### EXERCISE DATA
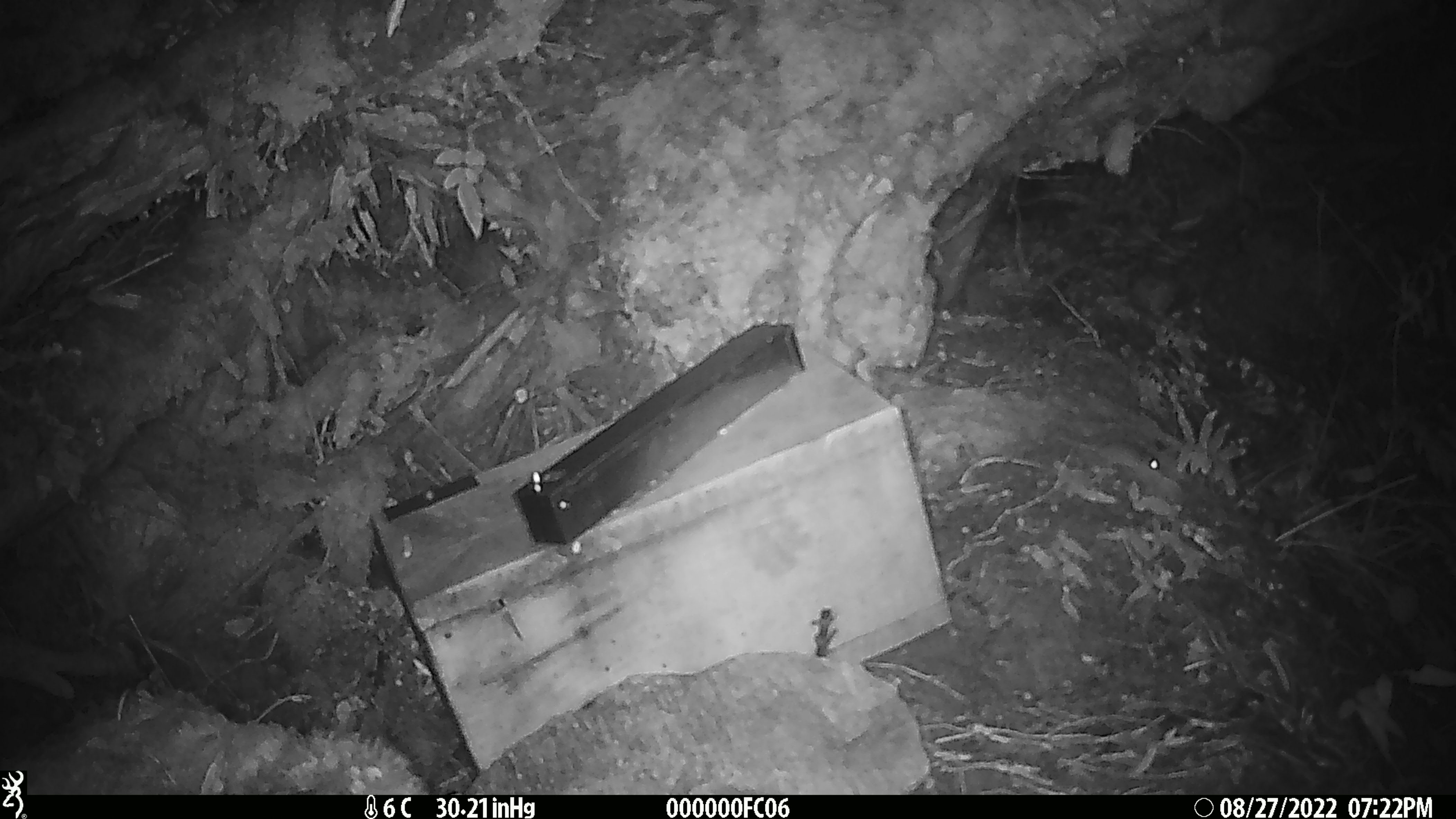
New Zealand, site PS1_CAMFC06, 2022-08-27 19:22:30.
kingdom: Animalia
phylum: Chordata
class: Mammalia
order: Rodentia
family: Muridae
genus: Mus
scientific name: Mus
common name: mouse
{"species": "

### DESCRIPTION OF THE TASK
Return each record above as it stands. Pictures stay out.

### RESPONSE
New Zealand, site PS1_CAMFC06, 2022-08-27 19:22:30.
kingdom: Animalia
phylum: Chordata
class: Mammalia
order: Rodentia
family: Muridae
genus: Mus
scientific name: Mus
common name: mouse
{"species": "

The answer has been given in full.